Delicious High Protein Blueberry Scones Yogurt Based Recipe

Mom, what’s for breakfast? I’m starving! If you’ve ever heard this plea echo through your kitchen in the early morning chaos, you know the drill. We moms want to whip up something fast, wholesome, and satisfying that fuels our busy families. That’s exactly why I love this recipe for High Protein Blueberry Scones (Yogurt Based).

Imagine pulling warm, golden scones fresh from the oven—the flaky edges, the subtle tang of yogurt woven through every bite, and those bursts of juicy blueberries that make your taste buds sing. Now, what if these scones also packed a protein punch to keep your little ones and you energized through those school mornings or weekend adventures? That’s what makes these protein rich scones a total game-changer.

In the whirlwind of breakfast-making, it’s easy to feel like you have to compromise between fast and healthy. But these yogurt scones healthy enough for breakfast or a snack, all while being easy scone baking friendly. With wholesome ingredients and little prep time, they slip seamlessly into your meal routine without a hitch.

Drawing on a blend of tried-and-true baking hacks and simple swaps, I’ll guide you through a blueberry scone recipe that balances nurturing nutrition with family-friendly flavors. Plus, I’ve included tips for gluten free high protein scones options, because I know how important it is to accommodate everyone’s needs without extra fuss.

Let’s dive into making blueberry scones that bring smiles, nourishment, and just enough sweetness to brighten busy mornings.

Ingredients for High Protein Blueberry Scones (Yogurt Based)

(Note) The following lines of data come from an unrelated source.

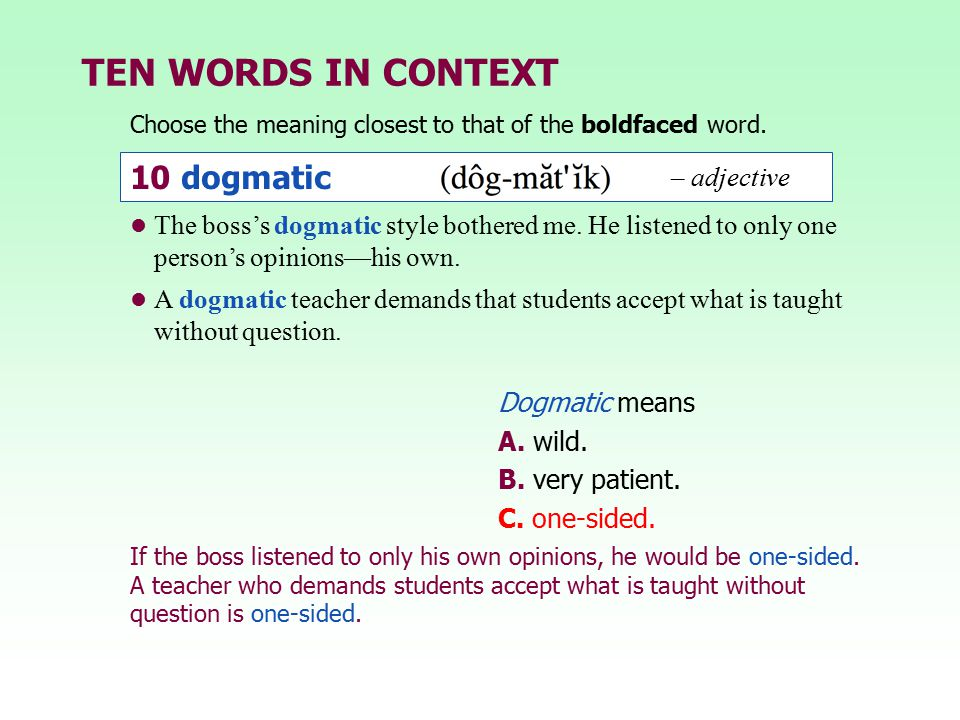 TEN WORDS IN CONTEXT Choose the meaning closest to that of the boldfaced word. Dogmatic means A. wild. B. very patient. C. one-sided. The boss's dogma
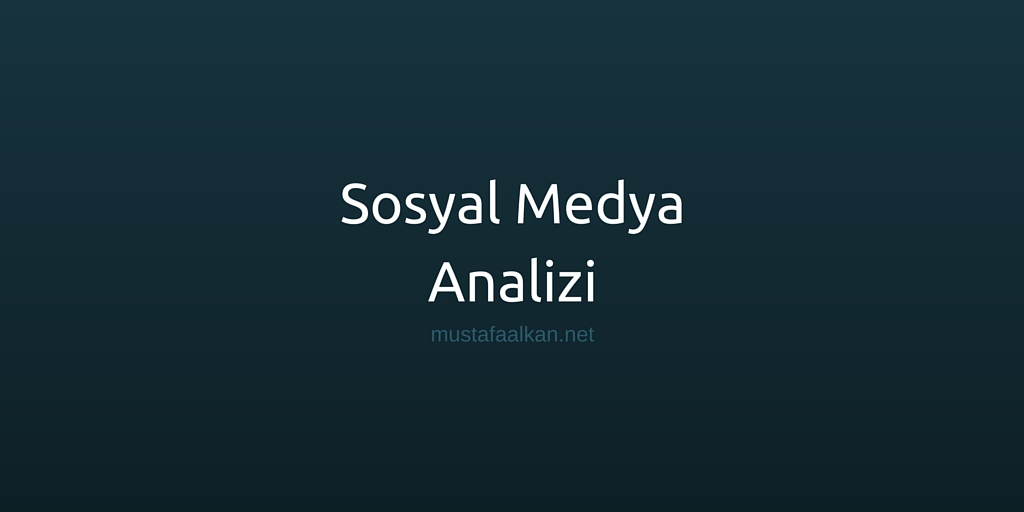 Sosyal Medya Analizi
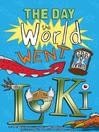 The Day the World Went Loki (eBook)
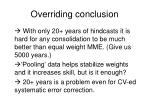 overriding conclusion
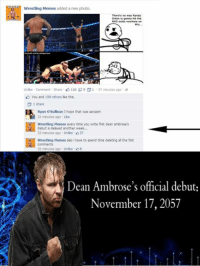 randy: Wrestling Memes added a new photo.  There's no way Randy  Orton is gonna hit the  RKO outta nowhere on  AD  Unlike Comment Share 160 9 D 1 37 minutes ago  You and 159 others like this.  D 1 share  Ryan O'Sullivan Ihope that was sarcasm  33 minutes ago Like  Wrestling Memes you write frst dean ambrose's  debut is delayed another week.  33 minutes ago Unke 37  wrestling Memes also ihave to spend time deleting althe first  32 minutes ago Unlike  8  Dean Ambrose's official debut  Novermber 17, 2057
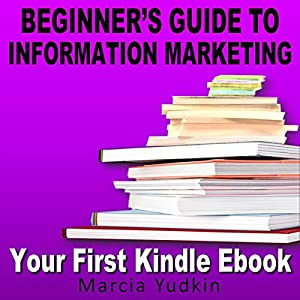 Beginner's Guide to Information Marketing: Your First Kindle Ebook Hörbuch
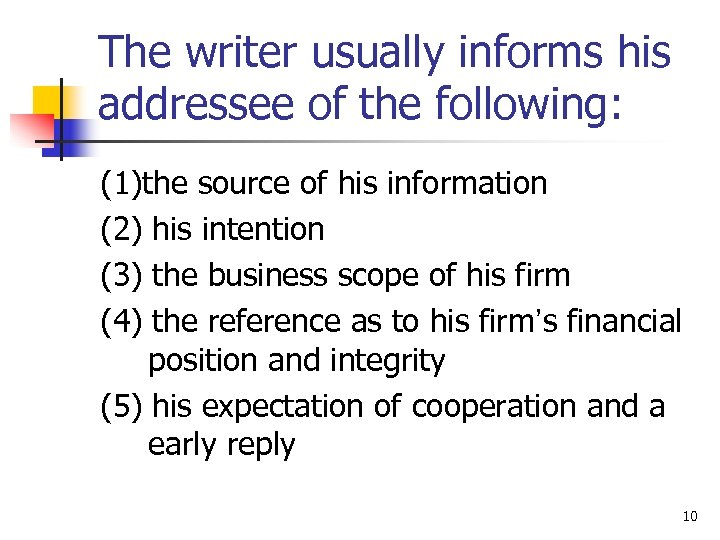 The writer usually informs his addressee of the following: (1)the source of his information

Ingredients for High Protein Blueberry Scones with yogurt and blueberries
  • 2 cups all-purpose flour (or gluten-free flour blend for gluten free high protein scones)
  • 1/3 cup protein powder (vanilla or unflavored; brown rice or whey) – boosts protein content
  • 1/3 cup sugar (can swap for coconut sugar or honey for budget-friendlier options)
  • 1 tablespoon baking powder
  • 1/2 teaspoon salt
  • 1/2 cup cold unsalted butter, cubed (can substitute with coconut oil for dairy-free version)
  • 3/4 cup Greek yogurt (plain, full-fat or light; the key to tender, moist scones)
  • 1 large egg (adds richness and binds the dough)
  • 1 teaspoon vanilla extract (adds warm, comforting notes)
  • 1 cup fresh blueberries (or frozen, lightly tossed in flour to prevent sinking)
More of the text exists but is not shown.